The Two Faces of January de Hossein Amini

Cette semaine le Calle Ciné vous propose un thriller exotique vintage autour d’un triangle amoureux en cavale: The Two Faces of January réalisé par Hossein Amini avec Viggo Mortensen, Kirsten Dunst et Oscar Isaac.

Le pitch: 1962. Un couple de touristes américains très élégants, le charismatique Chester MacFarland et sa jeune épouse Colette, arrive à Athènes. À l’Acropole, ils rencontrent Rydal, jeune guide américain parlant grec, arnaqueur de touristes à l’occasion. Séduit par la beauté de Colette et impressionné par la fortune de Chester, Rydal accepte sans hésiter leur invitation à dîner. Les McFarland se révèlent moins lisses qu’il n’y paraît : le luxe et leur raffinement cachent bien mal leur part d’ombre.

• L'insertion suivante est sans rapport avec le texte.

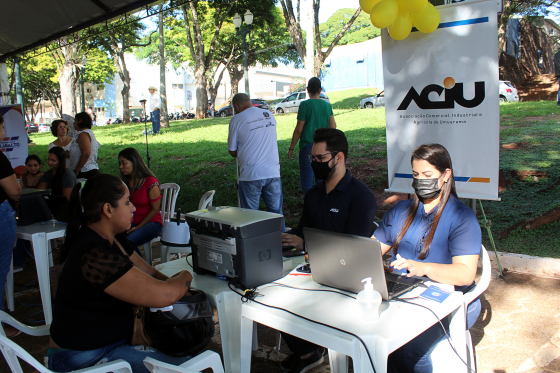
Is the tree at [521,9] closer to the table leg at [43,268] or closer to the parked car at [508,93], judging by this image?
the parked car at [508,93]

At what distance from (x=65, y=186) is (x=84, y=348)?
3.32 metres

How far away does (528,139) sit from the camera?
26.1ft

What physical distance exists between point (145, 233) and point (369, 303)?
111 inches

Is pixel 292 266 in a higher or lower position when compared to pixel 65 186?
lower

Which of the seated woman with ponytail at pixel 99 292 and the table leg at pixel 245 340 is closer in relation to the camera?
the seated woman with ponytail at pixel 99 292

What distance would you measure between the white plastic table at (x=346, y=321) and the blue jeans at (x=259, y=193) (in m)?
2.56

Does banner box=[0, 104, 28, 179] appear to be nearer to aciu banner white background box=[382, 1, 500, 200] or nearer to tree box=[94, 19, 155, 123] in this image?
aciu banner white background box=[382, 1, 500, 200]

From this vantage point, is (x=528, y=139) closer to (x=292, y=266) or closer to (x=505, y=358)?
(x=505, y=358)

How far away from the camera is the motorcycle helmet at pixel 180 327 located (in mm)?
1827

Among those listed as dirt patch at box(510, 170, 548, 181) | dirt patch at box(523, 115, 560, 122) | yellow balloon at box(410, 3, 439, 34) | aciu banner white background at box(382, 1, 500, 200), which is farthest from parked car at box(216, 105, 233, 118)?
yellow balloon at box(410, 3, 439, 34)

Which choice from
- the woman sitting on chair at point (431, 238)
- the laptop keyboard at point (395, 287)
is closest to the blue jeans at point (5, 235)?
the woman sitting on chair at point (431, 238)

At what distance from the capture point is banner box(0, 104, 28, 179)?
7426 mm

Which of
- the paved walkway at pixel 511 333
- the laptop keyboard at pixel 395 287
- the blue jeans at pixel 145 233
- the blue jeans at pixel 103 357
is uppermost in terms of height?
the laptop keyboard at pixel 395 287

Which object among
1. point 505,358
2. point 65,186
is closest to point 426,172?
point 505,358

The Two Faces of January est l’un des romans les moins connus de Patricia Highsmith. Ce n’est pas sans raison, le livre est bourré de faiblesses narratives. C’est pourtant ce roman là que Hossein Amini, scénariste de Drive, a choisi d’adapter pour ses grands débuts de réalisateur.

Le film, comme toute oeuvre de Highsmith, n’a pas son pareil pour explorer notre dark side, ce qui se passe quand on échoue, qu’on devient misérable et faible. The Two Faces of January couvre ainsi un terrain familier d’Highsmith, du même tonneau que celui qui illuminait Plein Soleil: des américains, un trio, une Europe du Sud de carte postale.

De la Grèce au Grand Bazar d’Istanbul, se joue alors une intense et spirituelle bataille entre les deux hommes pour la femme. Car le film d’Amini a beau être un film de cavale, il n’y a littéralement que trois personnages et on sait à peine qui est à leur poursuite.

Des deux protagonistes mâles de ce huis clos sur la route, c’est le génial Viggo Mortensen qui, comme souvent, impressionne le plus avec de la prestance, de l’élégance, de la roublardise, de la violence et de la picole. En face, Oscar Isaac, lui, semble plus à l’aise quand il se promène dans les allées tranquilles de l’underacting. Quant à Kirsten Dunst, la voir revenue à ce niveau de glamour est une autre excellente nouvelle.

Servie par un trio d’exception et de multiples rebondissements, cette variation intrigante autour du triangle amoureux, doublée d’un jeu de dupes vénéneux et de faux-semblants, navigue en eaux troubles pour mieux nous prendre au piège.

Vous l’aurez compris, The Two Faces of January est un pur film noir à l’ancienne, cette adaptation hitchcockienne d’un bouquin de Patricia Highsmith parvient à retrouver la saveur d’un cinéma certes classique, mais ô combien stimulant.